/webcred

A chrome extension that uses surface, content, and off-page features to calculate the credibility of a webpage in real-time.

Primary LanguagePython

Webcred

Webcred is a customizable browser plug-in that can evaluate the credibility of a web page using various surface, content and off-page features.

Surface Features:

Top Level Domain, Count of Inlinks, Outlinks, Broken Links, Advertisements, Page Load Time, Internationalization, Responsiveness, Last Modified Date and Time, Contact Info, Image to text ratio

Content Features:

Spelling Errors, Grammar Errors, Subjectivity, Polarity, POS Tagging

Off-Page Features:

Backlinks Count

The project consists of a login page, an extension and a database. Users are directed to a login page where they enter their credentials using either Google, GitHub or Twitter, then they select the weightage assigned to various features. This information is stored in a database and is used to calculate the credibility score of the website being visited.

The login page is built using flask and associated flask libraries such as flask-dance, flask-wtf and flask-wtforms. The login page uses OAuth clients from the respective mediums and makes use of blueprints. The blueprints contain information such as the API key and secret key, the redirect URL and the authorized URLs. These URLs must be specified in the API clients as well in order to ensure the app works as expected. Separate blueprints are registered with the Flask App to ensure that all three mediums can be used to authorize users.

The preferences page contains the selection for various genres and feature categories along with fields to enter the user's preferences. In the event that the user does not wish to enter this data, the default weightages are used for each feature.

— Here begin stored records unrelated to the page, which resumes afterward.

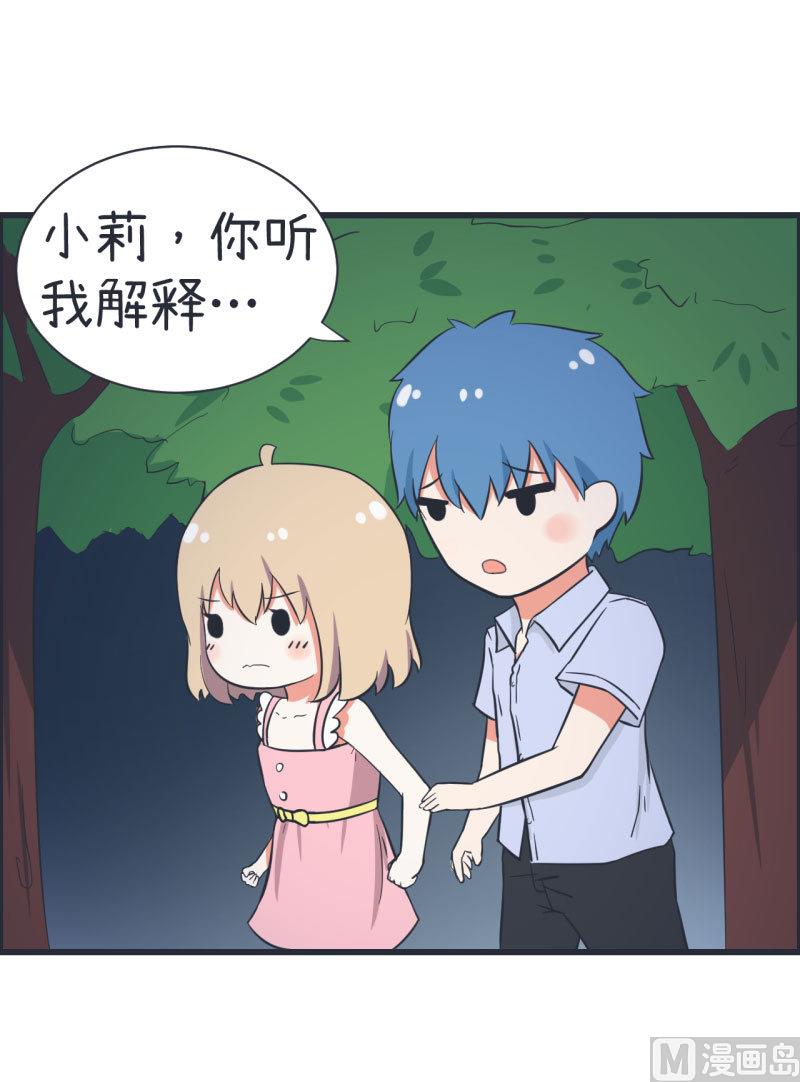 超级污敌萝小莉韩漫全集-第63话 陆痴又陷入选择无删减无遮挡章节图片 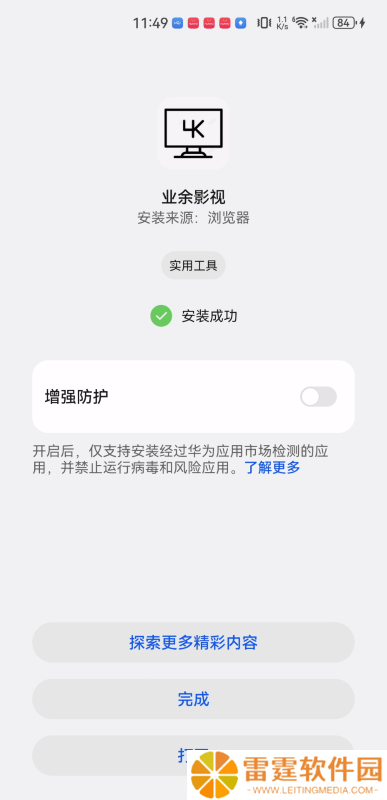 业余影视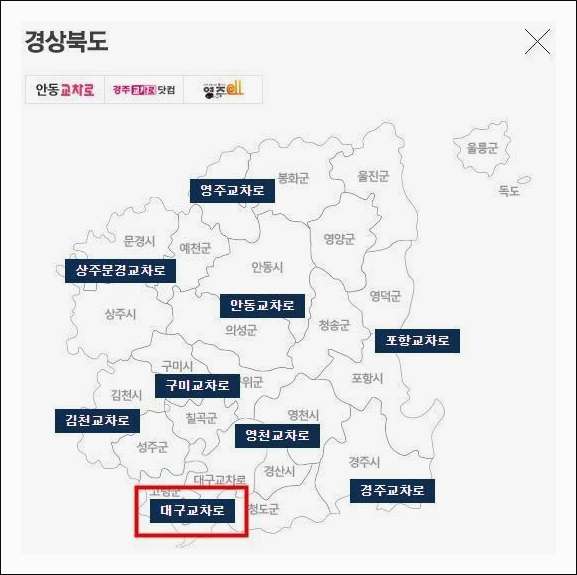 대구교차로부동산 컴퓨터로 보기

All the information is stored in a MongoDB database which contains the tables Fact, Feature, Genre and User. Fact stores the website URL, scores of individual features, surface score, content score, off-page score, aggregate score and timestamp. Feature contains the user ID, genre, and the weightages of each feature. The genre table stores the genre ID, name, user ID and timestamp. The user table stores User ID, username, medium used to log in, and the timestamp. PyMongo is used to create an interface between the python app and the database.

The extension is the main part of the app that will be used by the end-users. It contains a front-end created using HTML, CSS and JavaScript. It displays the URL, the genre and the credibility score.

The Django framework is used to connect the browser extension to the rest of the app which calculates the credibility score and genre. [PENDING]

FlaskApp:

Flask Login Page, preferences page.

Extension:

Extension front-end. Requires connection to django app.

getinfo.py

Separate functions to calculate the values for various features using webscraping libraries such as BeautifulSoup and Selenium. Each feature is calculated using a separate function entitled getFeatureName which returns the value or in case of an error, a default value.